» What the exercise asks: Reproduce the data below verbatim from the line containing "Studying the photo, would" through its final line, and produce nothing more.

» Information shown:
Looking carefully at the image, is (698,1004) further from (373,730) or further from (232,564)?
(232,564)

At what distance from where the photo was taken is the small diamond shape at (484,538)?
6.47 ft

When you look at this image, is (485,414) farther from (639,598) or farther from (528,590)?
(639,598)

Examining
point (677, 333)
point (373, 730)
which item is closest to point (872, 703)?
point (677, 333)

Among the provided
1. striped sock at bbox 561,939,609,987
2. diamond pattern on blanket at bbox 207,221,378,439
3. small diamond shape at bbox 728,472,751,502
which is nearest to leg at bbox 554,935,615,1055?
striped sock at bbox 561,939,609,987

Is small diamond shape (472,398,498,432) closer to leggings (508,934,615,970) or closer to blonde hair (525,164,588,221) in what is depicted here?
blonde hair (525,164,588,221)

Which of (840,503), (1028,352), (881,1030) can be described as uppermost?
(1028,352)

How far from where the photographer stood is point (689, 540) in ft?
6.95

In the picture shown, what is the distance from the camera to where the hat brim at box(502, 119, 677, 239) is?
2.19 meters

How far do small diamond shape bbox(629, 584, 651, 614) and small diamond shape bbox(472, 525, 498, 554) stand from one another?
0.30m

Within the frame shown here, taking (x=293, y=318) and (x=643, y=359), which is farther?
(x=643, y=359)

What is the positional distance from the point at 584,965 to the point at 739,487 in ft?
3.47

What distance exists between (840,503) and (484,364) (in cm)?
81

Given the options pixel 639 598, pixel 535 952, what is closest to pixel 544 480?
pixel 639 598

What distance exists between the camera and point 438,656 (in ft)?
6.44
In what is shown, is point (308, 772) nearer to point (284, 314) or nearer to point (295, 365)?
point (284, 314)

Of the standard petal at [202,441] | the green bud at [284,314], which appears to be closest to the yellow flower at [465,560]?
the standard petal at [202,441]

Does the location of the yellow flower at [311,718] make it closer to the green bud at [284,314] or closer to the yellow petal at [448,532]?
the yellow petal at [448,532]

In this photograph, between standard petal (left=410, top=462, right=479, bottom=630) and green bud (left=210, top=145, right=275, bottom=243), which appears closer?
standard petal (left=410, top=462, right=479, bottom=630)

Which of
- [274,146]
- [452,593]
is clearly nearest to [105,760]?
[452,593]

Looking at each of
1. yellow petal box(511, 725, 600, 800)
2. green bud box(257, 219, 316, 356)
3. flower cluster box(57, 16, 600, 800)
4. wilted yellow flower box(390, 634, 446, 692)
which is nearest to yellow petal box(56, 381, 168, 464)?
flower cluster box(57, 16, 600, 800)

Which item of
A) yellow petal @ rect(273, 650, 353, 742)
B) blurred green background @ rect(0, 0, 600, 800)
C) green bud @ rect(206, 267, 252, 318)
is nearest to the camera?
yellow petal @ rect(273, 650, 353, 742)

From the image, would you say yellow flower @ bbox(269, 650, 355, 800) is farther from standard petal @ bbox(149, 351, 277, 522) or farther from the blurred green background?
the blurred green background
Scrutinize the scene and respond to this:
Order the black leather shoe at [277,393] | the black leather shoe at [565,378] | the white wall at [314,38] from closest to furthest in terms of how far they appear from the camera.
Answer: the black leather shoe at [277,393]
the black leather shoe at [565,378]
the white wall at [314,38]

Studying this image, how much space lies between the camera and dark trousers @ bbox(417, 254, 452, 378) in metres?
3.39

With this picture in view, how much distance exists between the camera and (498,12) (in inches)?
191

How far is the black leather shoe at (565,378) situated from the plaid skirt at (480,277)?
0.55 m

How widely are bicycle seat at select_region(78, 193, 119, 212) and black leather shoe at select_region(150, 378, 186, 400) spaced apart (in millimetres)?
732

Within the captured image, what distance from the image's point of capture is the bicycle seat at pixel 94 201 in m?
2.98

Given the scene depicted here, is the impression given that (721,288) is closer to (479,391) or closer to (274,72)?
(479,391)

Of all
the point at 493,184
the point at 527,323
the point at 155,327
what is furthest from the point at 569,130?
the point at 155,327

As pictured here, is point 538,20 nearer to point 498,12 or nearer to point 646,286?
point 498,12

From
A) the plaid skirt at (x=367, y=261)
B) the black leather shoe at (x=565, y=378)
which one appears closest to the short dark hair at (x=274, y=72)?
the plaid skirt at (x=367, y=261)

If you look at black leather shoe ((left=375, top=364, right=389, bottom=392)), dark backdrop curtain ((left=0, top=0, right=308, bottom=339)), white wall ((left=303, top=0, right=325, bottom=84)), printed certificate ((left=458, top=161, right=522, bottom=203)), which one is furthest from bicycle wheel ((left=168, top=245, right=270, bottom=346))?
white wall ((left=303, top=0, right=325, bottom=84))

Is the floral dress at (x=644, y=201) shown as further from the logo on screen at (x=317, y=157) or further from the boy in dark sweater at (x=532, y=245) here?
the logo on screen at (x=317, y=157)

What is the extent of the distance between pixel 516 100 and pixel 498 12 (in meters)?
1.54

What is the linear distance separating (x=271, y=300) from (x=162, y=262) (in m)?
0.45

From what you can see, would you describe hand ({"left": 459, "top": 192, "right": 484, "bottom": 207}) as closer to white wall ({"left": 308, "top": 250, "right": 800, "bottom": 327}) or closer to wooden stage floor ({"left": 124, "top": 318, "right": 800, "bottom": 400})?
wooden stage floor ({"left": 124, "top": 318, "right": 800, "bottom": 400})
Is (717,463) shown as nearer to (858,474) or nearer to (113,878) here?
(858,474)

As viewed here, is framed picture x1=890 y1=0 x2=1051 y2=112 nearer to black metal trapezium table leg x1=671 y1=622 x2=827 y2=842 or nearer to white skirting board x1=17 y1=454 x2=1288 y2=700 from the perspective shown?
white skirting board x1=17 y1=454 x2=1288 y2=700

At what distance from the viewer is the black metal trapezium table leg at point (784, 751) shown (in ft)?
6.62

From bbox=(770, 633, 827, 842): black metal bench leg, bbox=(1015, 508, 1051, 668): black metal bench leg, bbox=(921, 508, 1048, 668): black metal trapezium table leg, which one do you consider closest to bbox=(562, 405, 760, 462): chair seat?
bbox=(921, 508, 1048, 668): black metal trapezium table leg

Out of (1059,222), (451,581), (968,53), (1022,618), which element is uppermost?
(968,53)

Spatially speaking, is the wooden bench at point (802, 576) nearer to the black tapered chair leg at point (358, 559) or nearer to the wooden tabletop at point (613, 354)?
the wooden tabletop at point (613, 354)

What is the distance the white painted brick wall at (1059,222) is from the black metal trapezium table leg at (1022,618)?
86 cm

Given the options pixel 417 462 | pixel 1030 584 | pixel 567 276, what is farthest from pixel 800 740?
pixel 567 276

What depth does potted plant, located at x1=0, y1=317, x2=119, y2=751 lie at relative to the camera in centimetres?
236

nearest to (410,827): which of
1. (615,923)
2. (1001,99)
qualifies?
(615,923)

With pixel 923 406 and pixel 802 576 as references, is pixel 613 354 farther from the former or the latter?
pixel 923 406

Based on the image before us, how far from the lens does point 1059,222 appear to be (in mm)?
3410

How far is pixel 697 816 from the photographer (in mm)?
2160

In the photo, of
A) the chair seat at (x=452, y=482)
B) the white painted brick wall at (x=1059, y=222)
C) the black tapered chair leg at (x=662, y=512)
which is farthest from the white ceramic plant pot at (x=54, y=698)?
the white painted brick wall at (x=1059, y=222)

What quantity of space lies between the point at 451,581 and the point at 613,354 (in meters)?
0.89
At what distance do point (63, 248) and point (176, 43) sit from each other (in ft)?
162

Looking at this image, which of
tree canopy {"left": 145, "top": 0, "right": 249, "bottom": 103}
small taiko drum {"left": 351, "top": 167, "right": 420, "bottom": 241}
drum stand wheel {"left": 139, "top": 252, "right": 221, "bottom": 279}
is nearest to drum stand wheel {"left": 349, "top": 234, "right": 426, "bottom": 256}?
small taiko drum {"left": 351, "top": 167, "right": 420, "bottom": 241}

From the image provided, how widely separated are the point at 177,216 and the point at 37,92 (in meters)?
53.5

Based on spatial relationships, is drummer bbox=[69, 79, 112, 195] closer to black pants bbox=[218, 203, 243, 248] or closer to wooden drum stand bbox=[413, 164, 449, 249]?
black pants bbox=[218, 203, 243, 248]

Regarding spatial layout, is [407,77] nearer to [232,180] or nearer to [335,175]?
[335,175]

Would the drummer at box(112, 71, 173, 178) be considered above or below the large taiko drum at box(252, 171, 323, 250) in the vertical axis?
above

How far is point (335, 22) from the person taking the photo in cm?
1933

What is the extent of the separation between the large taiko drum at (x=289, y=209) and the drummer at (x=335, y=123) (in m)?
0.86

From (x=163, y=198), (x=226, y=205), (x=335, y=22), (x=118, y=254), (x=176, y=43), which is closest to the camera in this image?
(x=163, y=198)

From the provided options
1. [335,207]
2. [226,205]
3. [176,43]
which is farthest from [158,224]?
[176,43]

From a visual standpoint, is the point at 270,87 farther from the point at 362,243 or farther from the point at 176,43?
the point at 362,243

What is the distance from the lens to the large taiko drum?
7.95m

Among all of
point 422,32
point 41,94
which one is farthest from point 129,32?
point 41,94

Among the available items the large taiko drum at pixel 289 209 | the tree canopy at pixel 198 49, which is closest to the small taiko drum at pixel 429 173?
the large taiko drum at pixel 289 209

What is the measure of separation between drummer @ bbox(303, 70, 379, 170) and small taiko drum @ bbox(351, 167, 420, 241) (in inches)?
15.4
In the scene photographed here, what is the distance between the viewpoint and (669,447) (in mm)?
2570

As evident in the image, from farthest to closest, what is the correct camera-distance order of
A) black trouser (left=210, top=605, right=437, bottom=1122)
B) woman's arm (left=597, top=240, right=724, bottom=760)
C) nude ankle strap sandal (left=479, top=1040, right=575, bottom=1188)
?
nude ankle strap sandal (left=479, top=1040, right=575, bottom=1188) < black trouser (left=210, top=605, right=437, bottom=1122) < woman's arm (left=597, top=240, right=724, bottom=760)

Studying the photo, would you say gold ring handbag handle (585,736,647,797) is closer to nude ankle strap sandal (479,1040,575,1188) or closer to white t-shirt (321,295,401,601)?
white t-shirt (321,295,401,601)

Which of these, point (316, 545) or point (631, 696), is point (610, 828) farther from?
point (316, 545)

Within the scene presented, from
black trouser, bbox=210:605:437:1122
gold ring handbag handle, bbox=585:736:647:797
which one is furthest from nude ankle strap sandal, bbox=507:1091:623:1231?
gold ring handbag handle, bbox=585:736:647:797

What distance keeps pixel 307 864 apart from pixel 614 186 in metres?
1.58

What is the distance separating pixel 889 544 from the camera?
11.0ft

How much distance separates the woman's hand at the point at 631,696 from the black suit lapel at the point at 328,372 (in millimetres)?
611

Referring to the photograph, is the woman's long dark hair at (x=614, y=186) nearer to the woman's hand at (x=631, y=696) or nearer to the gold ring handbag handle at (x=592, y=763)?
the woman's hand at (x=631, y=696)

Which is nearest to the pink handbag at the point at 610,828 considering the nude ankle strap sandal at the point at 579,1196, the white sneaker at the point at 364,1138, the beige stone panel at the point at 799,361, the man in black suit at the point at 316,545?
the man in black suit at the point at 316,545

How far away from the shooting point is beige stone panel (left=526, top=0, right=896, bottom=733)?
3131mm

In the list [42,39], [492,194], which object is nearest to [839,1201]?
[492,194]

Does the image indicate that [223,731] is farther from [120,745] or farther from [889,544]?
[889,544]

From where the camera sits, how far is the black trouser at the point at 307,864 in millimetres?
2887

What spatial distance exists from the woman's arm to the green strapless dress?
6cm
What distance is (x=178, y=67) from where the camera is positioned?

» Completed task:
Studying the photo, would you say gold ring handbag handle (585,736,647,797) is closer to nude ankle strap sandal (479,1040,575,1188) or closer to white t-shirt (321,295,401,601)?
white t-shirt (321,295,401,601)

Which of these, point (316, 545) or point (631, 696), is point (610, 828) farther from?
point (316, 545)

Within the scene presented, from
black trouser, bbox=210:605:437:1122
gold ring handbag handle, bbox=585:736:647:797
which one is furthest from nude ankle strap sandal, bbox=507:1091:623:1231?
gold ring handbag handle, bbox=585:736:647:797

What distance keeps pixel 307 864 apart from pixel 614 186 in metres?
1.58

What is the distance separating pixel 889 544 from the camera?
11.0ft

How much distance separates the woman's hand at the point at 631,696 from the black suit lapel at the point at 328,372 (in millimetres)?
611

Referring to the photograph, is the woman's long dark hair at (x=614, y=186) nearer to the woman's hand at (x=631, y=696) or nearer to the gold ring handbag handle at (x=592, y=763)?
the woman's hand at (x=631, y=696)

Which is nearest to the pink handbag at the point at 610,828 considering the nude ankle strap sandal at the point at 579,1196, the white sneaker at the point at 364,1138, the beige stone panel at the point at 799,361, the man in black suit at the point at 316,545?
the man in black suit at the point at 316,545

How far away from the shooting point is beige stone panel (left=526, top=0, right=896, bottom=733)?
3131mm

In the list [42,39], [492,194], which object is nearest to [839,1201]?
[492,194]

Does the image indicate that [223,731] is farther from [120,745] or farther from [889,544]?
[889,544]

From where the camera sits, how far is the black trouser at the point at 307,864 in millimetres?
2887

What spatial distance exists from the woman's arm to the green strapless dress?
6cm
What distance is (x=178, y=67) from where the camera is positioned?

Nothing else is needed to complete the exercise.